Fluid Mechanics Seminar: Ali Roustaei

  • Date: 03/17/2016
  • Time: 16:30
Ali Roustaei, University of British Columbia

University of British Columbia


Yield stress flows through non-uniform geometries: applications to oil/gas industry


We study a set of yield stress fluid flows in channels with geometric non-uniformities, motivated by theoretical aspects and industrial applications. Methodology is primarily computational and we try to analytically investigate as much as possible. Theoretical interest arises from the self-selection phenomenon, meaning that the original flow geometry is modified by the fluid itself. This occurs due to yield stress and is accomplished via stagnant zones of the fluid attached to the boundary of original geometry. Industrial motivations stem from oil/gas well construction operations: primary and squeeze cementing and hydraulic fracturing. In all we have drilling mud, cement or a gelled fluid which exhibit yield stress. Specifically, we model a washout along the well as a non-uniform channel and extensively study flows through it. This is an enlarged segment of the well where the wellbore is washed out or collapsed. The main industrial concern is the residual mud left in the washout after primary cementing which weakens the hydraulic sealing function of the cement. Self-selection has been analytically studied for duct flows [1,2], and not much in 2D flows. Chapter 2 is a study of self-selection in wavy walled channels as a model for smooth non-uniform channels. We find similar results to [1,2], however a complete understanding eludes us. Then we looks at the flow of Bingham fluid in fractures. We study the limits of validity of Darcy approach first and then focus at the minimal pressure drop required to mobilize the fluid in fracture. We demonstrate knowing self-selection properties can greatly improve approximations here. We also do a step by step investigation of the flows in washout, from Stokes to inertial and finally displacement flow. First we show self-selection in Stokes flow of washout and use it to estimate the residual fluid in the washout. Then we study the effects of inertia on it in, illustrating only finite amount of inertia would help in better displacement of the mud which is counter intuitive. Finally we show some preliminary study of the displacement flow and we report some interesting observations.

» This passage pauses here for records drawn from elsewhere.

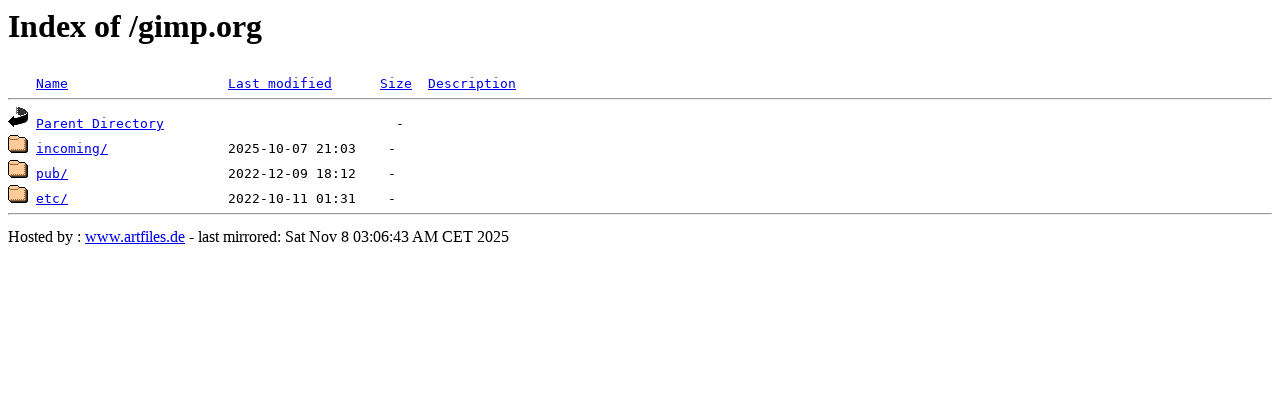

--- FILE ---
content_type: text/html;charset=UTF-8
request_url: https://artfiles.org/gimp.org/?C=M;O=D
body_size: 444
content:
<!DOCTYPE HTML PUBLIC "-//W3C//DTD HTML 3.2 Final//EN">
<html>
 <head>
  <title>Index of /gimp.org</title>
 </head>
 <body>
<h1>Index of /gimp.org</h1>
<pre><img src="/icons/blank.gif" alt="Icon "> <a href="?C=N;O=A">Name</a>                    <a href="?C=M;O=A">Last modified</a>      <a href="?C=S;O=A">Size</a>  <a href="?C=D;O=A">Description</a><hr><img src="/icons/back.gif" alt="[PARENTDIR]"> <a href="/">Parent Directory</a>                             -   
<img src="/icons/folder.gif" alt="[DIR]"> <a href="incoming/">incoming/</a>               2025-10-07 21:03    -   
<img src="/icons/folder.gif" alt="[DIR]"> <a href="pub/">pub/</a>                    2022-12-09 18:12    -   
<img src="/icons/folder.gif" alt="[DIR]"> <a href="etc/">etc/</a>                    2022-10-11 01:31    -   
<hr></pre>
Hosted by : <a href="http://www.artfiles.de/"">www.artfiles.de</a> - last mirrored: Sat Nov 8 03:06:43 AM CET 2025
</body></html>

[1] P. Mosolov and V. Miasnikov. Variational methods in the theory of the fluidity of a viscous-plastic medium. Journal of Applied Mathematics and Mechanics, 29(3):545577, Jan 1965.

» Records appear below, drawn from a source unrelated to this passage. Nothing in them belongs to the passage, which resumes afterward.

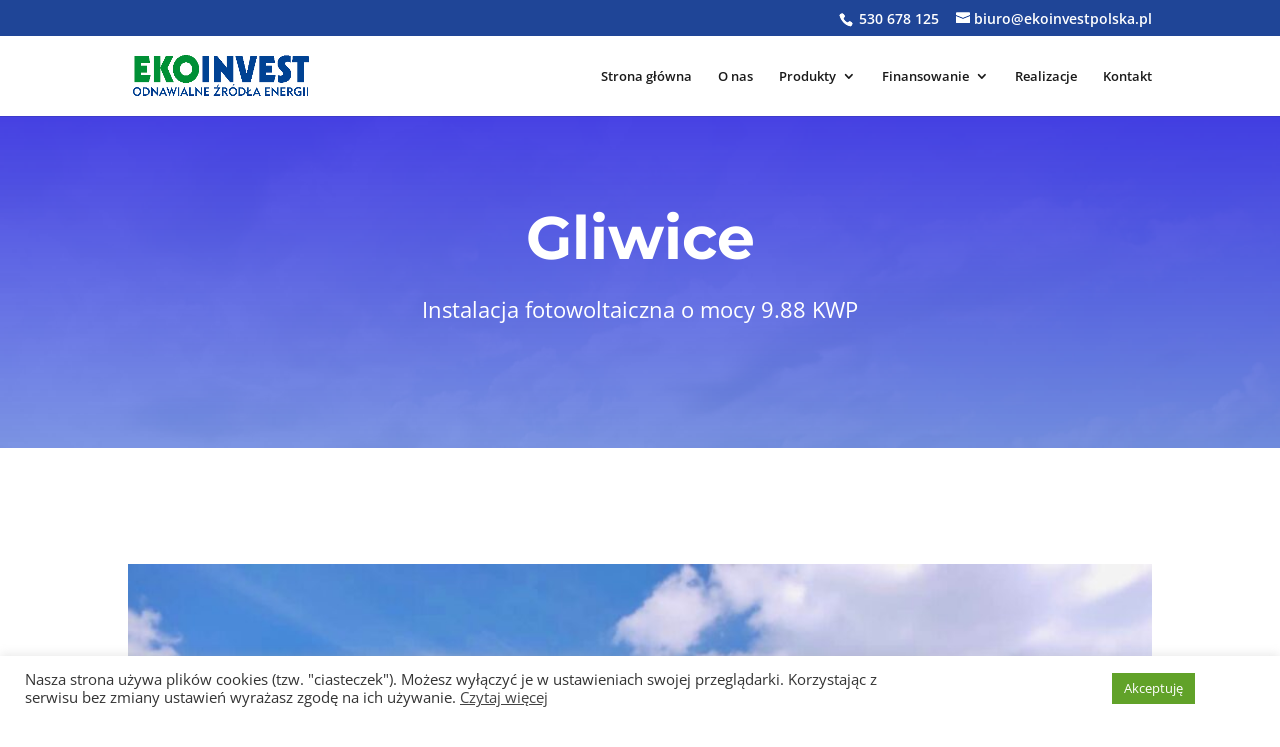

--- FILE ---
content_type: text/css
request_url: https://ekoinvestpolska.pl/wp-content/et-cache/1031/et-core-unified-1031.min.css?ver=1765298464
body_size: 319
content:
#et-info{float:right!important}.custom_bullets_wpcc ul li{padding-left:30px;list-style:none;margin-bottom:10px}.custom_bullets_wpcc ul li::before{content:'\52';color:#1F4597;display:inline-block;margin-right:7px;margin-left:-30px;padding-right:5px;font-family:'ETmodules';font-size:1.2em;vertical-align:middle}.et_pb_contact_field_options_wrapper .et_pb_contact_field_options_title{display:none}.et-pb-contact-message{color:#e5e5e5}.custom_bullets_main ul{list-style-type:none!important}.custom_bullets_main ul li:before{content:'\e04a'!important;font-family:'ETMODULES'!important;color:#FFCC01;margin-right:10px;margin-left:-20px;font-size:1em!important;background:#FFCC01;border-radius:25px}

[2] P. Mosolov and V. Miasnikov. On stagnant flow regions of a viscous-plastic medium in pipes. Journal of Applied Mathematics and Mechanics, 30(4):841854, Jan 1966



Bio: Ali Roustaei is a PhD candidate in the Department of Mechanical Engineering. He started his PhD in Jan 2011 and will be defending his thesis in early April. He holds a batchelor and master of mechanical engineering from sharif university of technology, Iran.

Other Information: 

Location: ESB 2012
Please note change in time, lecture begins at 4:30pm.